**Task goal**
Look at the entries below and reproduce them exactly.

**Supplied information**
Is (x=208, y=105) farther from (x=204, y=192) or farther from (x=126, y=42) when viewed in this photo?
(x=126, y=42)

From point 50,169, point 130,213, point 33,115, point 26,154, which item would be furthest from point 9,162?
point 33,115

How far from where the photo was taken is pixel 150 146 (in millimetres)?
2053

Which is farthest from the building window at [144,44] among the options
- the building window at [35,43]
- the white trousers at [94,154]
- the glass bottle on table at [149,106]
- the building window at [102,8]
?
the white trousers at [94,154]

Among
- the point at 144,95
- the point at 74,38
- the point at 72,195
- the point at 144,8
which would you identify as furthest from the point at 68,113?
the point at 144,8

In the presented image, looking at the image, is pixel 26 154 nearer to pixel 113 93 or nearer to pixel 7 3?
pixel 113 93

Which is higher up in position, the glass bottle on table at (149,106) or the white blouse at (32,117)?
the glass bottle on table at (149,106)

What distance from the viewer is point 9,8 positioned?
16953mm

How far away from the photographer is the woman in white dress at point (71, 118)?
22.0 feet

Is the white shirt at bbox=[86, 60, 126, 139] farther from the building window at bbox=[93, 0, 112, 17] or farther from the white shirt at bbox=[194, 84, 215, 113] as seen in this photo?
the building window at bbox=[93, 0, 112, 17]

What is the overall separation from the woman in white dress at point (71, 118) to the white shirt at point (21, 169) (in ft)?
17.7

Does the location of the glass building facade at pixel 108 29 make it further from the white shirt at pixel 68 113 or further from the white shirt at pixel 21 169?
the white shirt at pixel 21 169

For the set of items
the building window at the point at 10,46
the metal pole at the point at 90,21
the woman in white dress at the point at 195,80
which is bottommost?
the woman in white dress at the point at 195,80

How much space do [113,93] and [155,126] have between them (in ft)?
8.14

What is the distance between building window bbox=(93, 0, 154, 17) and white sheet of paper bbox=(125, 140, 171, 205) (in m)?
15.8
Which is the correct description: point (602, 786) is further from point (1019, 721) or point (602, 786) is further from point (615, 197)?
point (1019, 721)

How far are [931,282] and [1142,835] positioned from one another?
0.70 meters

**Output for this exercise**
Is (x=208, y=105) farther from (x=204, y=192) or farther from (x=126, y=42) when viewed in this photo?
(x=126, y=42)

From point 50,169, point 130,213, point 33,115, point 26,154, which item would be furthest from point 9,162?
point 33,115

How far from where the photo was taken is pixel 150 146 (in millimetres)?
2053

Which is farthest from the building window at [144,44] among the options
- the building window at [35,43]
- the white trousers at [94,154]
- the glass bottle on table at [149,106]
- the building window at [102,8]
?
the white trousers at [94,154]

Among
- the point at 144,95
- the point at 74,38
- the point at 72,195
- the point at 144,8
which would you identify as furthest from the point at 68,113?
the point at 144,8

In the presented image, looking at the image, is pixel 26 154 nearer to pixel 113 93 or nearer to pixel 7 3?
pixel 113 93

Which is higher up in position, the glass bottle on table at (149,106) or the white blouse at (32,117)?
the glass bottle on table at (149,106)

What distance from the viewer is point 9,8 positioned?
16953mm

How far away from the photographer is the woman in white dress at point (71, 118)?
22.0 feet

Is the white shirt at bbox=[86, 60, 126, 139] farther from the building window at bbox=[93, 0, 112, 17] or farther from the white shirt at bbox=[194, 84, 215, 113] as seen in this photo?
the building window at bbox=[93, 0, 112, 17]

What is the overall separation from the woman in white dress at point (71, 118) to the white shirt at point (21, 169) (in ft)?
17.7

Does the location of the glass building facade at pixel 108 29 make it further from the white shirt at pixel 68 113 or further from the white shirt at pixel 21 169?
the white shirt at pixel 21 169

For the set of items
the building window at the point at 10,46
the metal pole at the point at 90,21
the woman in white dress at the point at 195,80
which is bottommost?
the woman in white dress at the point at 195,80

How much space do [113,93] and [155,126] have between them (in ft)?
8.14

What is the distance between building window bbox=(93, 0, 154, 17) and white sheet of paper bbox=(125, 140, 171, 205) (in m)?
15.8
Which is the correct description: point (602, 786) is further from point (1019, 721) or point (602, 786) is further from point (615, 197)?
point (1019, 721)

How far are [931,282] and [1142,835] positioned from one another?
0.70 meters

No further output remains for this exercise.